3. L’extension généralisante

En masquant progressivement les traits de la personne réelle à l’origine du poème, les deux premières strophes marquent une première étape sur la voie de la déréalisation que la dernière achève.

L’extensité de la seule marque de personne de la dernière strophe, le pronom relatif “ qui ”, est généralisante. C’est le relatif de l’expression gnomique (Qui m’aime me suive, Qui part à la chasse perd sa place) : pronom grammaticalement sans antécédent, son référent reste indéterminé. L’unique indice référentiel qu’il donne porte sur la catégorie générale de la réalité désignée : “ qui ” renvoie à un être humain. Le relatif prend toutefois place dans une proposition relative substantive qui peut donner un contenu référentiel au pronom relatif, en relation avec la circonstance de son emploi. Ce contenu demeure cependant restreint : la personne est celle “ qui a creusé le puits et hisse l’eau gisante ”. L’identification du référent se fait uniquement en rapport avec la situation décrite, elle est strictement circonscrite au procès donné dans la subordonnée. Le personnage n’est que ce qu’il fait. La temporalité relève également de l’expression gnomique : si les strophes précédentes appartenaient à un système de récit avec un ancrage dans le passé, les deux derniers vers présentent le passé composé et le présent de l’indicatif qui sont tous deux employés par rapport à un repère dans le présent. Le passé composé marque ici l’antériorité du procès de creuser par rapport à celui de hisser. Enfin ces deux vers obéissent à un rythme précis, celui de l’alexandrin et du décasyllabe, mètres pairs qui concourent par leur régularité métrique à l’expression d’un énoncé frappant, d’une vérité générale.

Ces deux derniers vers prolongent la dépersonnalisation commencée dans les vers précédents : la fin du poème est bien la dernière étape dans ce processus non pas de déréalisation mais de perte de la référence d’une situation précise. L’extensité particulière disparaît, elle se fond dans une extensité plus large qui est celle de l’humanité. Le pronom “ qui ” ne réfère plus à une Yvonne particulière mais bien à tout être humain en général. Le poème a fait progressivement émerger une vérité, mais il s’agit bien de la même situation : l’idée initiale de la soif reste présente dans l’action de trouver de l’eau, et la générosité peut se lire dans le “ cœur ”. Le risque jusqu’alors pressenti dans l’accumulation de paradoxes est désormais plus explicite. Ces deux vers prennent la dimension d’une parabole : ils ont un sens littéral, celui des actions qu’ils relatent dans la situation réelle qu’est la quête de l’eau. Mais ils ont un sens métaphorique, comme le mot soif lui-même a un sens figuré : la soif, si elle n’est pas une envie d’eau, renvoie à tout désir, qui est ici celui du dévouement jusqu’à l’abnégation.

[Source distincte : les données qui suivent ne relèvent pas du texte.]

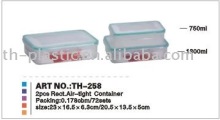 airtight vacuum sealed food container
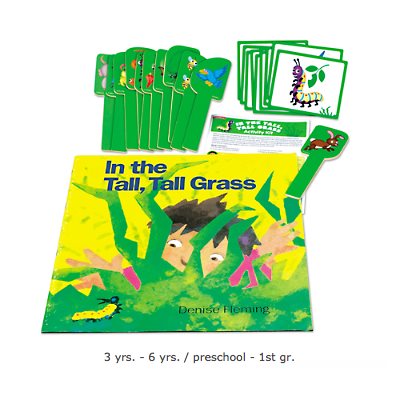 In The Tall, Tall Grass Activity Kit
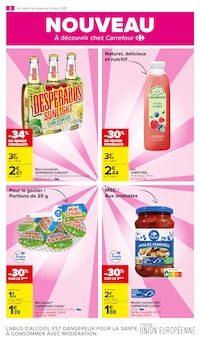 Prospectus Carrefour Market à Lizy-sur-Ourcq, "Carrefour market", 56 pages de promos valables du 04/03/2025 au 16/03/2025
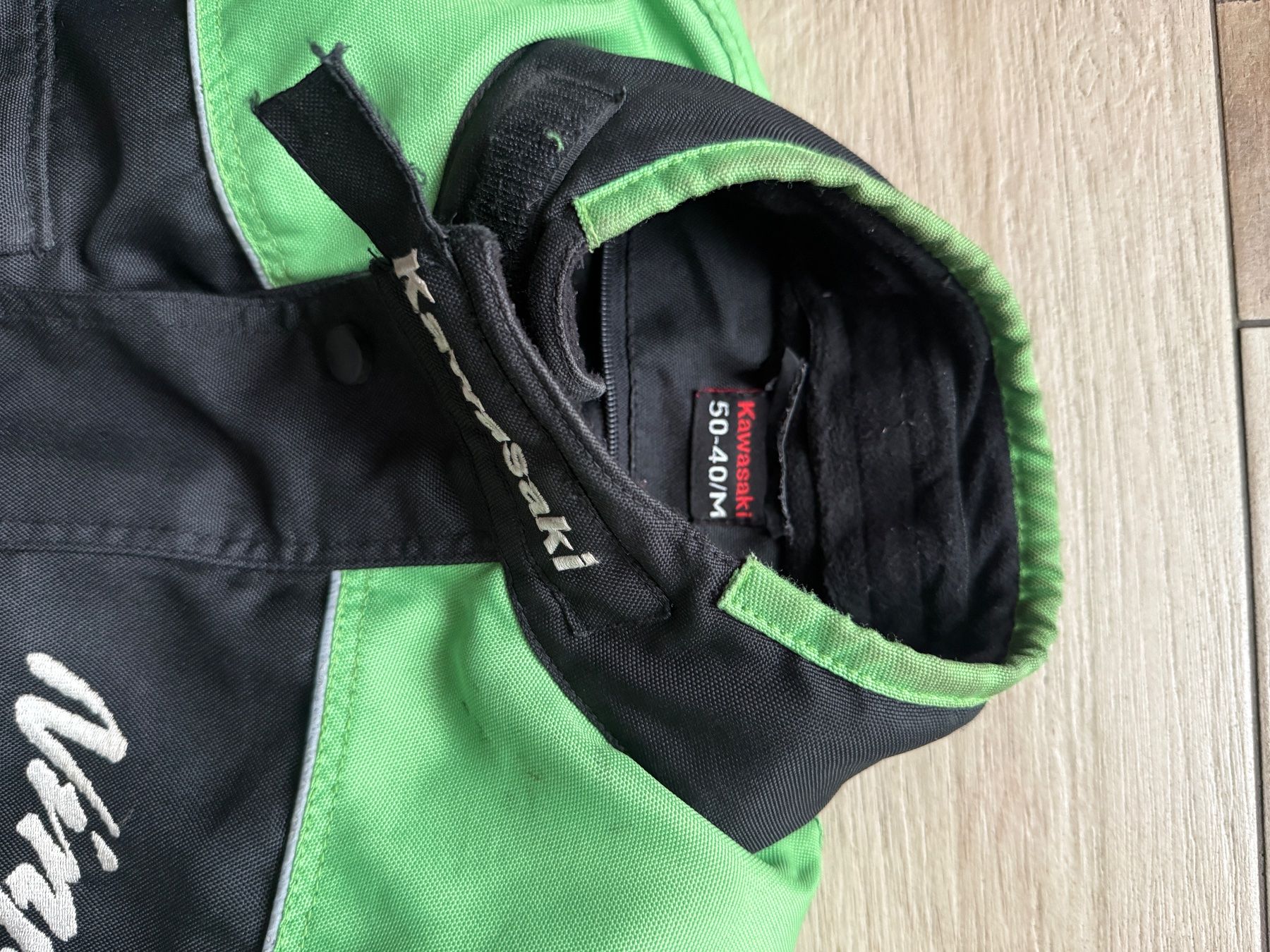 Lotti di vestiti: Habits de moto Vert Kawasaki – Usato da Crassier venduto da pet_sn9s 8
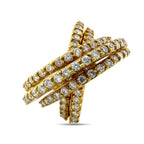 Sonia B. Eternal 18K Yellow Gold and 1.6ct Diamond Band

La poétique de Char est bien un processus d’abstraction que l’on peut saisir comme tel dans ce texte. Ce dernier mène en effet le lecteur d’une référence précise, qui relève de la biographie, à l’essence de ce réel, à travers trois étapes qui sont trois degrés menant progressivement à cette essence. L’intérêt de la réalité n’est que dans sa capacité à receler une vérité sur l’être du monde, et le poème prétend élucider la saisie de cette dimension ontologique au cœur même du monde. La non-personne conserve ainsi un visage plus ou moins marqué. Son identité ne se dilue jamais totalement. Si elle caractérise grammaticalement tout le poème, la non-personne en est donc l’horizon symbolique, celui sur lequel pourrait s’achever l’effacement progressif de la personne qui en habite le seuil. Le terme de non-personne paraît donc inadéquat : s’il définit grammaticalement l’énonciation de tout le poème, il en masque en fait le véritable enjeu, celui de la perte d’identité d’une personne. Le poème est l’histoire de son effacement progressif mais inachevé.